U of M soil researcher: Mild winter unlikely to have major impact on spring planting

(KSTP) – Our warm weather and lack of snow this winter is something Minnesota farmers will have to adjust to this spring.

This winter is on pace for the warmest on record, and it’s one of the least snowy, too. But Jeff Strock, a professor and soil scientist at the University of Minnesota Southwest Research Center, said he isn’t worried about this growing season.

We haven’t had much snow this winter, but there has been more rain than normal.

“The water equivalent in the snow we’ve had, plus the rainfall that we’ve had over the same period of time, has resulted in 9.8 inches of water equivalent,” Strock said.

December had nearly double the normal for liquid precipitation, enough to compensate for a dry January. Precipitation in February is already above average as well.

Frost has a role to play, too.

“Because frost has got a huge impact on whether that snow, as it melts, either infiltrates into the soil or evaporates and sublimates up into the air,” Strock said.

This year’s frost depth is several inches shallower than the last two winters, and it didn’t last nearly as long.

“We have frost anywhere between 10 inches down in the soil and 19 inches down in the soil,” Strock said. “The surface has been pretty much thawed out for the last month.”

That means the vast majority of recent snow and rain events has gone right to where growers need it: the ground.

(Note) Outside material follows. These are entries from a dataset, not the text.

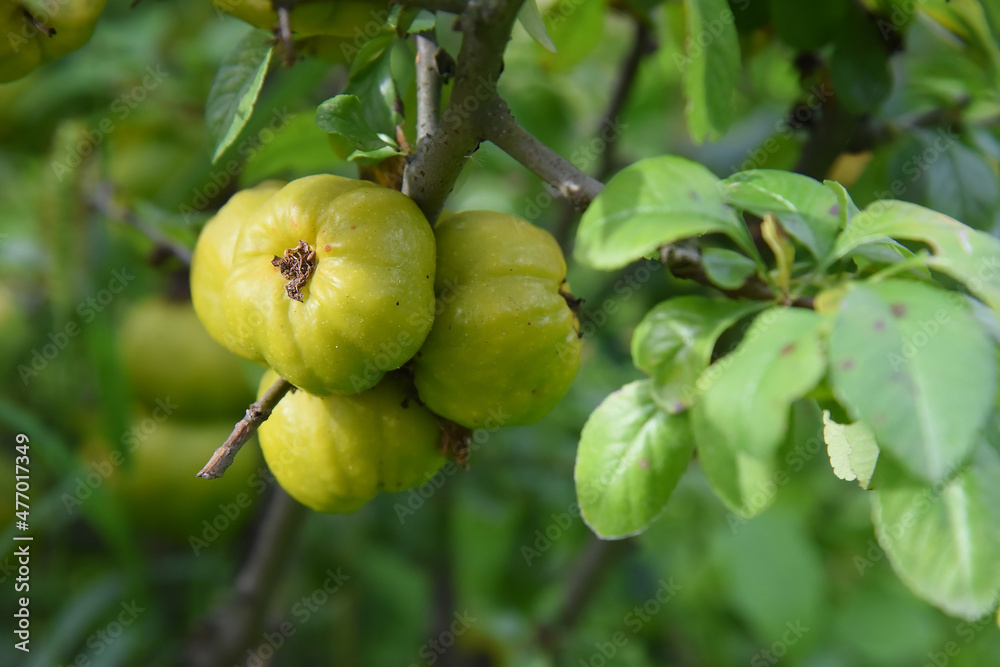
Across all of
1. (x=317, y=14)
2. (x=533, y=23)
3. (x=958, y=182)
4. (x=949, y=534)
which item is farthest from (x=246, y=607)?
(x=958, y=182)

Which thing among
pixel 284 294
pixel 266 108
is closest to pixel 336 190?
pixel 284 294

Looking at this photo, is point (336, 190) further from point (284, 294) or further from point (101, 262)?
point (101, 262)

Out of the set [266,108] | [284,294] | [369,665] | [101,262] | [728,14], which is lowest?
[369,665]

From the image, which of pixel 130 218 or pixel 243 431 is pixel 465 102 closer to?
pixel 243 431
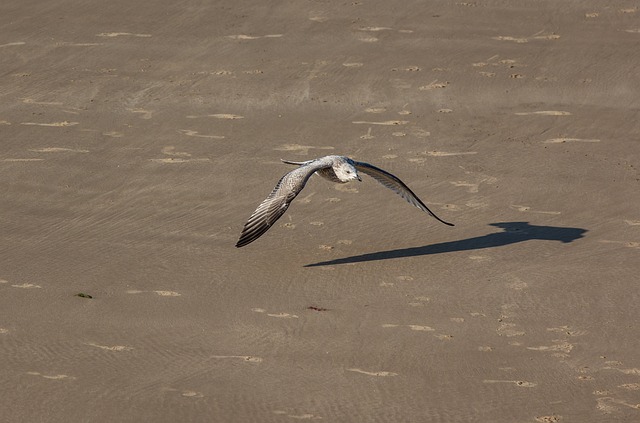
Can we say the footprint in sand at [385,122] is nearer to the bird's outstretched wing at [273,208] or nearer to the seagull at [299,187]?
the seagull at [299,187]

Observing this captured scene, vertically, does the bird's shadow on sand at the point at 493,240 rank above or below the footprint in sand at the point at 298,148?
below

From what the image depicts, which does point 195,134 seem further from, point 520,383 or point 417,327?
point 520,383

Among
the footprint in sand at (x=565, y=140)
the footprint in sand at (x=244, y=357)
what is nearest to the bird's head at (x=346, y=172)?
the footprint in sand at (x=244, y=357)

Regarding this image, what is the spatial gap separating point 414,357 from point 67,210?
4.92 meters

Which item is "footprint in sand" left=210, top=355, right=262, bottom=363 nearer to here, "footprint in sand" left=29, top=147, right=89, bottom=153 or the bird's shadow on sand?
the bird's shadow on sand

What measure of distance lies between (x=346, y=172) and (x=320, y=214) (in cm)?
113

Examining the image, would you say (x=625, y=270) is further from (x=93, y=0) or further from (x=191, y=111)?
(x=93, y=0)

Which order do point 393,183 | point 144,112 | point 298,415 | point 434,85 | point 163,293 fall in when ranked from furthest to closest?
1. point 434,85
2. point 144,112
3. point 393,183
4. point 163,293
5. point 298,415

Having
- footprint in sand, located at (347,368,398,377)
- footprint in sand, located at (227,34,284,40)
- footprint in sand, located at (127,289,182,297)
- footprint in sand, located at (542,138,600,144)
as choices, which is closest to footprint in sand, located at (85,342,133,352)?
footprint in sand, located at (127,289,182,297)

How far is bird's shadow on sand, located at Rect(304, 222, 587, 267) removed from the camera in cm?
1160

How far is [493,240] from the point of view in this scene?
1191cm

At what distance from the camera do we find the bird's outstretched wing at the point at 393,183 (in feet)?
38.6

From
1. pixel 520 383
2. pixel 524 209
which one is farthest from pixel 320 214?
pixel 520 383

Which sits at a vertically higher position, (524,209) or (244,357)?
(524,209)
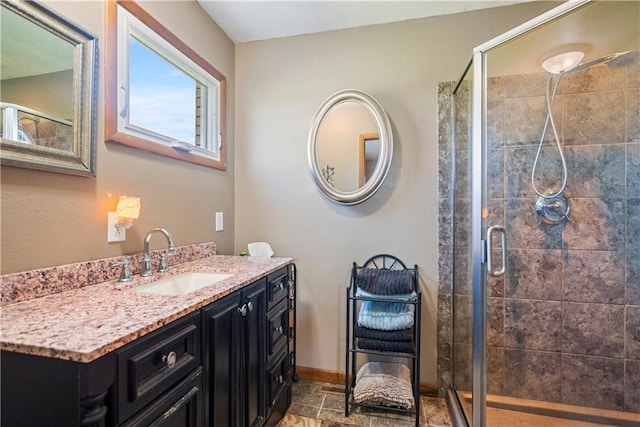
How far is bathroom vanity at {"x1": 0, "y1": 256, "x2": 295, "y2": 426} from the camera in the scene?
64 centimetres

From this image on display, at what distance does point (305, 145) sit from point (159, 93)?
930mm

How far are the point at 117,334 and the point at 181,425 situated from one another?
0.44 m

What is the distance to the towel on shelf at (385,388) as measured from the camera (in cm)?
167

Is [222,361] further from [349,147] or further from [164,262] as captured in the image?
[349,147]

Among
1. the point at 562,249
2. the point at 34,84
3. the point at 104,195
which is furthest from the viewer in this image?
the point at 562,249

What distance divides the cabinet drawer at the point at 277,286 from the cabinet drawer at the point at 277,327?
39 mm

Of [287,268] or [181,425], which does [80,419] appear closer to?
[181,425]

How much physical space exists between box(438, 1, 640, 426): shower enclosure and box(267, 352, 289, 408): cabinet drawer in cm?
99

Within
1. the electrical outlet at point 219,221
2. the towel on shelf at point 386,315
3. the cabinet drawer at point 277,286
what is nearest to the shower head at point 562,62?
the towel on shelf at point 386,315

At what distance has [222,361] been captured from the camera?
1.12 meters

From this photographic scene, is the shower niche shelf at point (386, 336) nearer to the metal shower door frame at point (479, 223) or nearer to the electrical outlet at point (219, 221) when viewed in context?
the metal shower door frame at point (479, 223)

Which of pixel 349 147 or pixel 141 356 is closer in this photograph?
pixel 141 356

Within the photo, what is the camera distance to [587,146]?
166cm

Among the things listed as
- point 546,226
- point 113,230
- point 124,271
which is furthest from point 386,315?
point 113,230
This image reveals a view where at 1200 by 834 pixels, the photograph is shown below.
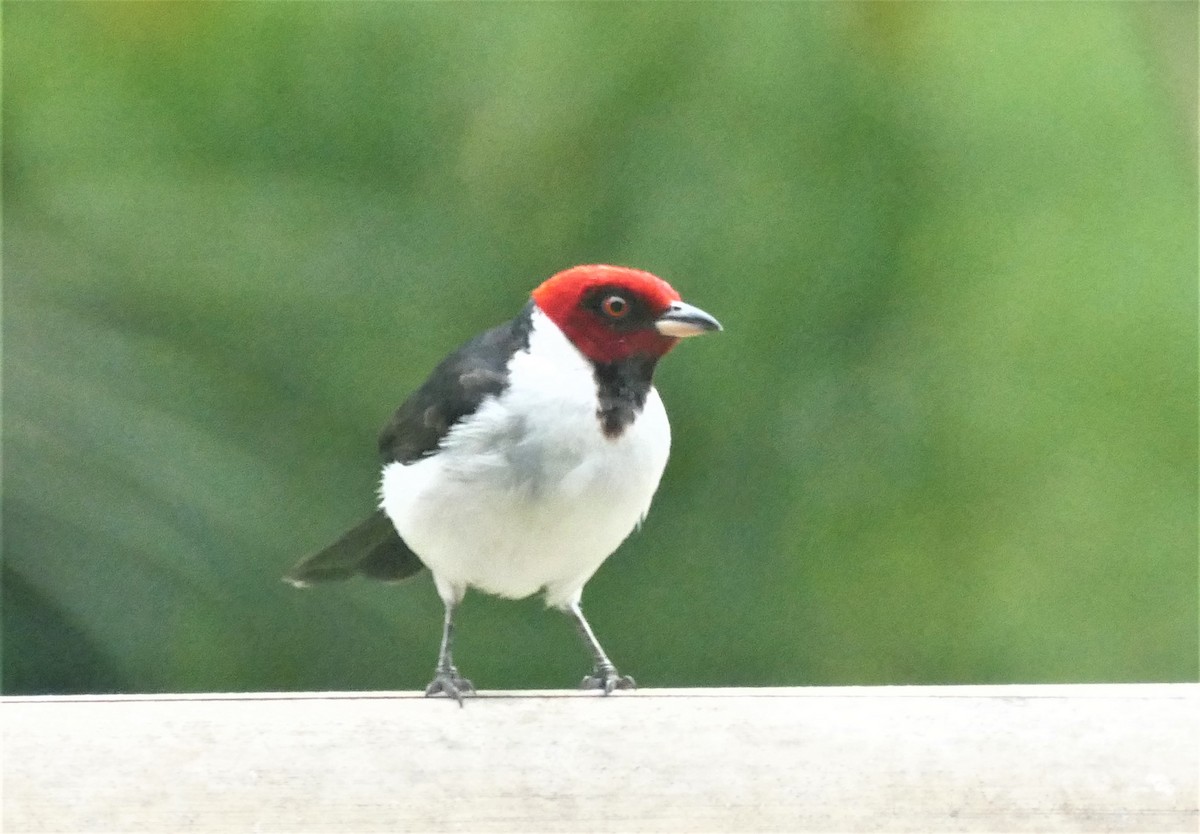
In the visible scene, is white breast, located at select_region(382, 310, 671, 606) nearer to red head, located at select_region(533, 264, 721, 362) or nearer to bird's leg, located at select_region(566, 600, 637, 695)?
red head, located at select_region(533, 264, 721, 362)

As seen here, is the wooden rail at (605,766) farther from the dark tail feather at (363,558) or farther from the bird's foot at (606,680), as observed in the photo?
the dark tail feather at (363,558)

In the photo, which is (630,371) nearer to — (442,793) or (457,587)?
(457,587)

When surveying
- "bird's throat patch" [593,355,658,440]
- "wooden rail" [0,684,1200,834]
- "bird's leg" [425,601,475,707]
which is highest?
"bird's throat patch" [593,355,658,440]

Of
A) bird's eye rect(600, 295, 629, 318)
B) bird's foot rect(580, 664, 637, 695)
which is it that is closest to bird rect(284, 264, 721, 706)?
bird's eye rect(600, 295, 629, 318)

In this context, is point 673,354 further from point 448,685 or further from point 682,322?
point 448,685

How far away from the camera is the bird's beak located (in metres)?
1.90

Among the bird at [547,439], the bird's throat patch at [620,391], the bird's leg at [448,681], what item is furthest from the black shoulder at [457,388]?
the bird's leg at [448,681]

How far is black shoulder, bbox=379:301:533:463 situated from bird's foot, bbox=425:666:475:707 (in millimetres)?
283

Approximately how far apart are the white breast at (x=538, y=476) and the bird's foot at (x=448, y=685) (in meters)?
0.13

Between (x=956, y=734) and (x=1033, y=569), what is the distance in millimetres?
1010

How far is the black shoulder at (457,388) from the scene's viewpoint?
6.55ft

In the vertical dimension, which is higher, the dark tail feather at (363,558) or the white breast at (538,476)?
the white breast at (538,476)

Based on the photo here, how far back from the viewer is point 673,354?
258 centimetres

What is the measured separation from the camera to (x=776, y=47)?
273 cm
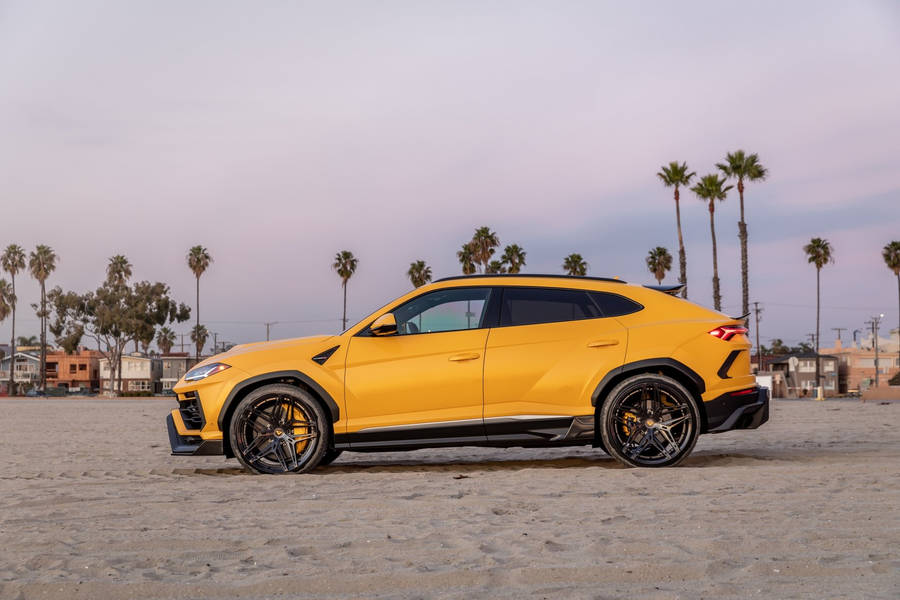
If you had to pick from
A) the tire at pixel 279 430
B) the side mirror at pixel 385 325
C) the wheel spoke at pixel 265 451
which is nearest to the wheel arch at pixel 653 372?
the side mirror at pixel 385 325

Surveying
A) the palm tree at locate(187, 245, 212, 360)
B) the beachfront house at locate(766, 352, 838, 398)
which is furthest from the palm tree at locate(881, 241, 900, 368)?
the palm tree at locate(187, 245, 212, 360)

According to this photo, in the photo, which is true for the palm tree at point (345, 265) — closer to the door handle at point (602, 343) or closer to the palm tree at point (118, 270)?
the palm tree at point (118, 270)

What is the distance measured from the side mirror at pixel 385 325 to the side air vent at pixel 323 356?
412mm

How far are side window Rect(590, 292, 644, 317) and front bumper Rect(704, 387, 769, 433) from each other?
3.52 ft

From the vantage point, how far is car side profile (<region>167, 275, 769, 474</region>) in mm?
7941

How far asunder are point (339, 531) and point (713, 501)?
2.49 metres

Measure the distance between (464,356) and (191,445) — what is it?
260 centimetres

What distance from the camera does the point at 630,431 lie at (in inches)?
316

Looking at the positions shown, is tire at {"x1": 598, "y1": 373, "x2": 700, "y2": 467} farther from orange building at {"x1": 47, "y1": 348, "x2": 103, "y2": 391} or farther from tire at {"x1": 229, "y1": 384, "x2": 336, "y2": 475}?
orange building at {"x1": 47, "y1": 348, "x2": 103, "y2": 391}

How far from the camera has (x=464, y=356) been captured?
26.2 ft

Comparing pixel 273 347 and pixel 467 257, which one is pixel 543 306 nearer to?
pixel 273 347

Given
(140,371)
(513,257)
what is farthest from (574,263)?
(140,371)

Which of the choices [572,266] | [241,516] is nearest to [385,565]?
[241,516]

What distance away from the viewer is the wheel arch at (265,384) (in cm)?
803
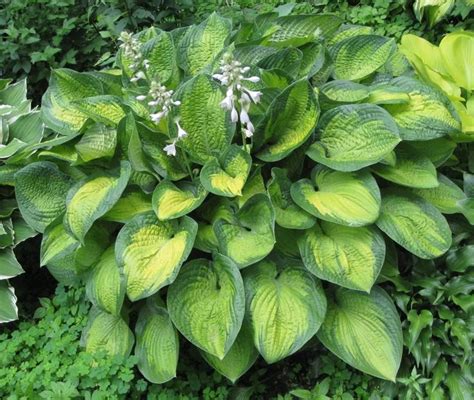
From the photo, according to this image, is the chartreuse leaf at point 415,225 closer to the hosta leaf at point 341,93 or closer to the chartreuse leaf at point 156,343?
the hosta leaf at point 341,93

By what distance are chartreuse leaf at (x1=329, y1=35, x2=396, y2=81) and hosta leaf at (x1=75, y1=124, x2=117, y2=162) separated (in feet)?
3.48

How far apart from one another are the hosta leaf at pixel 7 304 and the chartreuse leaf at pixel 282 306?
3.63ft

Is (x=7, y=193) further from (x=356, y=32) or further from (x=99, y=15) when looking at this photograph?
(x=356, y=32)

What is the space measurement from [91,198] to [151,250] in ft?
1.12

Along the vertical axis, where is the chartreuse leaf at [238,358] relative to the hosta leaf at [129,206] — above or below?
below

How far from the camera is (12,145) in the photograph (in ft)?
9.20

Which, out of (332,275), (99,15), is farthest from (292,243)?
(99,15)

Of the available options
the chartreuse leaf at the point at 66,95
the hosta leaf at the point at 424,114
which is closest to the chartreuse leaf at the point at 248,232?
the hosta leaf at the point at 424,114

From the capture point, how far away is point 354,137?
2.33 m

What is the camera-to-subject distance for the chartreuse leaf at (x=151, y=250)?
213 cm

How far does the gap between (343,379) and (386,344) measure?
0.29 m

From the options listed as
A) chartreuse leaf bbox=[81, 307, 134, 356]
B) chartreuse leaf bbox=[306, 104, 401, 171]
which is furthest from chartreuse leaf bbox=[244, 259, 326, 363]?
chartreuse leaf bbox=[81, 307, 134, 356]

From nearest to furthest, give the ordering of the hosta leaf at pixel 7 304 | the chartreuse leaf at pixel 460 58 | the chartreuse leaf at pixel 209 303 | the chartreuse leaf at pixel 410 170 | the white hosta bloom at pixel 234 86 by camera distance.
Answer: the white hosta bloom at pixel 234 86 → the chartreuse leaf at pixel 209 303 → the chartreuse leaf at pixel 410 170 → the hosta leaf at pixel 7 304 → the chartreuse leaf at pixel 460 58

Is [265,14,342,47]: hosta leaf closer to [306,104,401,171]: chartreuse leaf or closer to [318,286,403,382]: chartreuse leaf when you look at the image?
[306,104,401,171]: chartreuse leaf
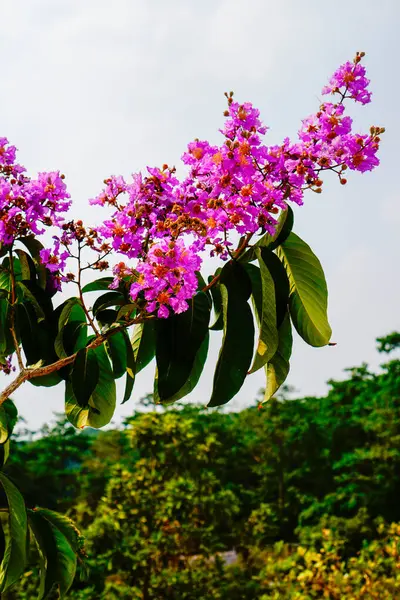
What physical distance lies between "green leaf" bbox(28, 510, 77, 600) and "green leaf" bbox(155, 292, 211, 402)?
64cm

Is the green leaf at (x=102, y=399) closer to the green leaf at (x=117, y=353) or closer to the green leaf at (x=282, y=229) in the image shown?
the green leaf at (x=117, y=353)

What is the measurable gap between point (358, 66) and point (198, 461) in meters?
6.26

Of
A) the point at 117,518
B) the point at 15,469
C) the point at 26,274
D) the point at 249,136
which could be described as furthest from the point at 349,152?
the point at 15,469

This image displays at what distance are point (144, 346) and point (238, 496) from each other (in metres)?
17.3

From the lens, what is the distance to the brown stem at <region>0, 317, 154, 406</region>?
163 centimetres

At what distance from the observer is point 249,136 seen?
5.03 ft

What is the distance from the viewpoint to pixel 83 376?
5.50 ft

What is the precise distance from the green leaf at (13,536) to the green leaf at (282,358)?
71 cm

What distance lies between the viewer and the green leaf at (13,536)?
188 cm

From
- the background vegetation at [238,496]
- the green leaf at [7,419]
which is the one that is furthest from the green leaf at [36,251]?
the background vegetation at [238,496]

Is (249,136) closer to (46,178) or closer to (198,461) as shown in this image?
(46,178)

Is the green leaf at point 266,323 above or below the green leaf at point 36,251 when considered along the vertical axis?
below

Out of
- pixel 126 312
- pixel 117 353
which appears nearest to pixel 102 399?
pixel 117 353

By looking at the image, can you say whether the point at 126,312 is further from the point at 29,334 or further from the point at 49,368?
the point at 29,334
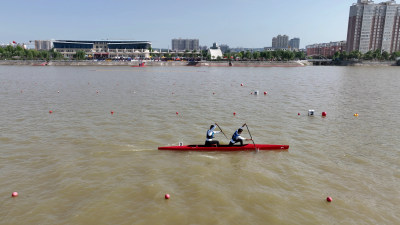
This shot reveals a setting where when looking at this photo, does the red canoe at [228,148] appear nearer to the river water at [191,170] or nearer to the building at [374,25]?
the river water at [191,170]

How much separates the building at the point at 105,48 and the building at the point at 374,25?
451 ft

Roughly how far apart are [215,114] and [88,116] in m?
10.7

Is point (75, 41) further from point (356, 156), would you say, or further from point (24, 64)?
point (356, 156)

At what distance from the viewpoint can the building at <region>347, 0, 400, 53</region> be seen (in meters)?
166

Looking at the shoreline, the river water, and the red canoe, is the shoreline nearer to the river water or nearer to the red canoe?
the river water

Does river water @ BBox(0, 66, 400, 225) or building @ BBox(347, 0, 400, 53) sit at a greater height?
building @ BBox(347, 0, 400, 53)

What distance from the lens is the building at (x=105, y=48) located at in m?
178

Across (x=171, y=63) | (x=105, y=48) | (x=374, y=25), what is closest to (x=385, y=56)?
(x=374, y=25)

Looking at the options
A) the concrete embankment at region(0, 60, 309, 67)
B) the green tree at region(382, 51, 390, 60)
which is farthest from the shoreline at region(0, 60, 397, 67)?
the green tree at region(382, 51, 390, 60)

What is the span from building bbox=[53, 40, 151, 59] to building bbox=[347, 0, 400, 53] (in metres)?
137

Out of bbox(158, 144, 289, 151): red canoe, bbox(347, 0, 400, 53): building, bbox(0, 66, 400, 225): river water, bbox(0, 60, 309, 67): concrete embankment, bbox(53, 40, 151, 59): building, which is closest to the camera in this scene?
bbox(0, 66, 400, 225): river water

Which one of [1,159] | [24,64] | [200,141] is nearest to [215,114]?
[200,141]

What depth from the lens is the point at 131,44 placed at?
183500 mm

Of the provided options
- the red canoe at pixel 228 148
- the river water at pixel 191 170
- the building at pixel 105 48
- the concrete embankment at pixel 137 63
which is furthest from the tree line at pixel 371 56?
the red canoe at pixel 228 148
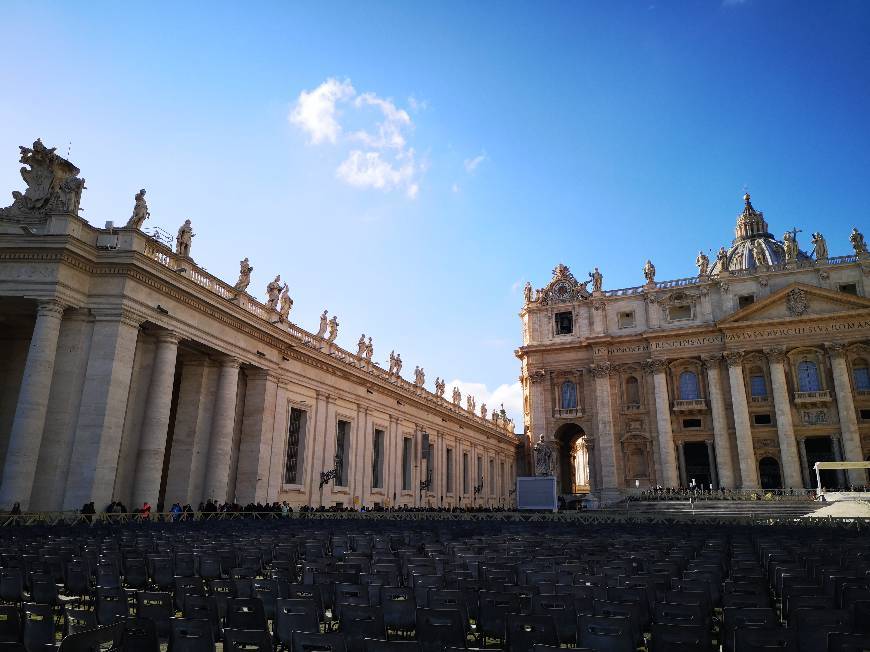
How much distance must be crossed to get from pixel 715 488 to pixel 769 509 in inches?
505

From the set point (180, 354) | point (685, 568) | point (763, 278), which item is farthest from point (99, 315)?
point (763, 278)

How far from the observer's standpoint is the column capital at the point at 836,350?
153 feet

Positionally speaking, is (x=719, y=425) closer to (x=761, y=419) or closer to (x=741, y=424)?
(x=741, y=424)

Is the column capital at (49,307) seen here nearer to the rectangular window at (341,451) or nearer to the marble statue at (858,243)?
the rectangular window at (341,451)

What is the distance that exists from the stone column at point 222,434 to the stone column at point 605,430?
34.5 m

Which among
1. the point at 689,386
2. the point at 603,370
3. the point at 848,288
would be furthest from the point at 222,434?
the point at 848,288

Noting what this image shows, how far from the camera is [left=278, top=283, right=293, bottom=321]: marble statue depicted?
33062 millimetres

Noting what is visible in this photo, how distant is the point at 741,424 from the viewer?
Answer: 48.0 meters

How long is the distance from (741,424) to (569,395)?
49.4ft

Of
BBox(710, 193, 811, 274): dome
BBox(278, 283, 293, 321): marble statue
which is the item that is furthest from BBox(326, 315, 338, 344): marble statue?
BBox(710, 193, 811, 274): dome

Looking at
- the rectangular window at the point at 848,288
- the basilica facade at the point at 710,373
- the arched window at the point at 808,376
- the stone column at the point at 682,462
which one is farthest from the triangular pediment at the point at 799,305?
the stone column at the point at 682,462

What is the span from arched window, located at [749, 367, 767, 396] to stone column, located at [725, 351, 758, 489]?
1288 millimetres

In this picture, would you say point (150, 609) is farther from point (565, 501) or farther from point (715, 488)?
point (715, 488)

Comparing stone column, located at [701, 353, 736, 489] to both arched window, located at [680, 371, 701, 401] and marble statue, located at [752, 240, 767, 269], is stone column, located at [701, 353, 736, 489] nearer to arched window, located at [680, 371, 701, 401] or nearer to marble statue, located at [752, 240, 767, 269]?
arched window, located at [680, 371, 701, 401]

“We’ve got a decent amount of soil moisture out there,” Strock said. “We’ve got probably what will be some pretty decent conditions to start out for planting for farmers.”

To that note, Strock says he would caution planters and growers about one thing.

“They really need to be paying attention to … weather forecasts, because we’ve got the potential for frost at times all the way through sometimes late April into early May,” he said.